The Toronto Star and El Nuevo Herald InvestigationWhat common interest in an investigative project could Miami’s El Nuevo Herald and the Toronto Star, separated by thousands of miles and a national border, possibly have? The particulars of the story they did together provide the answer – and may also serve as a model of sorts for ad hoc collaborations.

The Star, working outward from a single court case in late 2012, had a lead that numbers of convicted Canadian sex offenders were making regular sex tourism trips to Cuba for encounters with child prostitutes. The route was well-known in the pedophile community but otherwise secret.

Records research took the investigation part of the way there, establishing that Canadian border security officials had no access to a registry of sex offenders, thus allowing the sex tourists to come and go repeatedly without challenge.

Filling in on-the-scene details would be much harder for Star reporters, who were not fluent in Spanish and had no experience making their way around the unfamiliar streets of Havana. Extensive Cuban government restrictions on reporting posed a further challenge.

Enter the Miami-based El Nuevo Herald with decades of experience mining news from Cuba and a senior reporter who could find his way to the most sensitive of information.

At the Star’s initiative, a partnership formed. The resulting story was both shocking and actionable. The Star and El Nuevo Herald reporters observed a troubling scene in a run-down area of Havana where men in Maple Leafs and Blue Jays gear were roaming and looking for action in bars and brothels.

Story by Toronto Star and El Nuevo Herald StaffThe project, published in March 2013, led to reforms in both Canada and Cuba. Canada has passed much stronger laws making the records of child predators available to border authorities and shutting down at least some of the most frequent tourists. Embarrassed Cuban authorities acted to clean up the neighborhood, scattering, if not fully dismantling the trade. The joint investigation won a top prize from Beyond Borders ECPAT Canada, a Canadian group that is part of a global network focused on curbing sexual abuse of children.

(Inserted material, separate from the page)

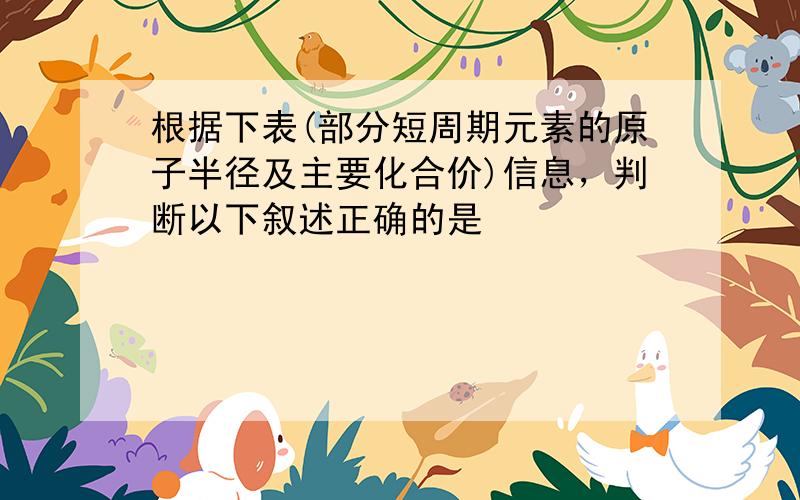 根据下表(部分短周期元素的原子半径及主要化合价)信息，判断以下叙述正确的是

Brokering the deal might sound as easy as picking up the phone – but that’s not exactly how it happened.

Rob Cribb, chief of the Star’s high-profile investigative unit, and Manny Garcia, then editor of El Nuevo Herald, went way back. Both had long been active in Investigative Reporters and Editors, Inc. (IRE), an organization dedicated to improving the quality of investigative reporting, having spent time together on the IRE board.

So trust and a shared zeal for investigations were already established. Garcia recalls that he began by sending ace Cuba reporter Juan Tamayo to “hang out for a week in Toronto,” getting to know Cribb’s operation and how the investigative project was shaping up. Later Cribb, Tamayo and a photographer spent a week in Havana for the on-the-ground portion of the reporting.

The two parties covered their own expenses, and there was no pressure to monitor or equalize costs as the project developed. While the findings were arguably of bigger benefit to the Star, Garcia disagrees. “For us, anything important we can find out and print about what’s happening in Cuba is a top story. It’s like the Star covering the NHL.”

The help with language and maneuvering around reporting restrictions, Cribb says, resulted in a revelatory rounded piece that “was a thousand times better than the standard ‘Toronto man arrested …’ treatment.”

The special circumstances of the project may make it unlikely that the partners will craft an encore. But typical of collaborators profiled in these case studies, both Cribb and Garcia are avid on the benefits of partnering and jump at opportunities to do so.

Garcia (who has since moved on to edit the Naples Daily News) says that during the same time frame El Nuevo Herald teamed with the local CBS affiliate in Miami for a joint investigation of corruption in the small city of Sweetwater, Fla. Ultimately a number of officials were indicted. He recalls an afternoon sitting at a Starbucks with his TV counterpart, exchanging print and TV script drafts in two languages.

In a general way, Garcia says, this sort of partnering has allowed El Nuevo Herald, a comparatively small paper with a news staff of 54, “to play above our fighting weight.”

The Star, a bigger venture that competes both locally and nationally with the Toronto Globe and Mail, has crafted partnerships with the Canadian Broadcasting Corporation and Radio-Canada on other projects and collaborated on an investigation with the Washington-based Center for Public Integrity.

“The natural instinct (for an investigative reporter) is not to share your documents with anyone else,” Cribb says, “but I have come around 180 degrees on that. There is no downside except ego. And who really cares in the end whether it’s a shared byline.”

But he also concedes “not every one (of the collaborations) we have tried has worked. You are not always calling your pal in Miami.”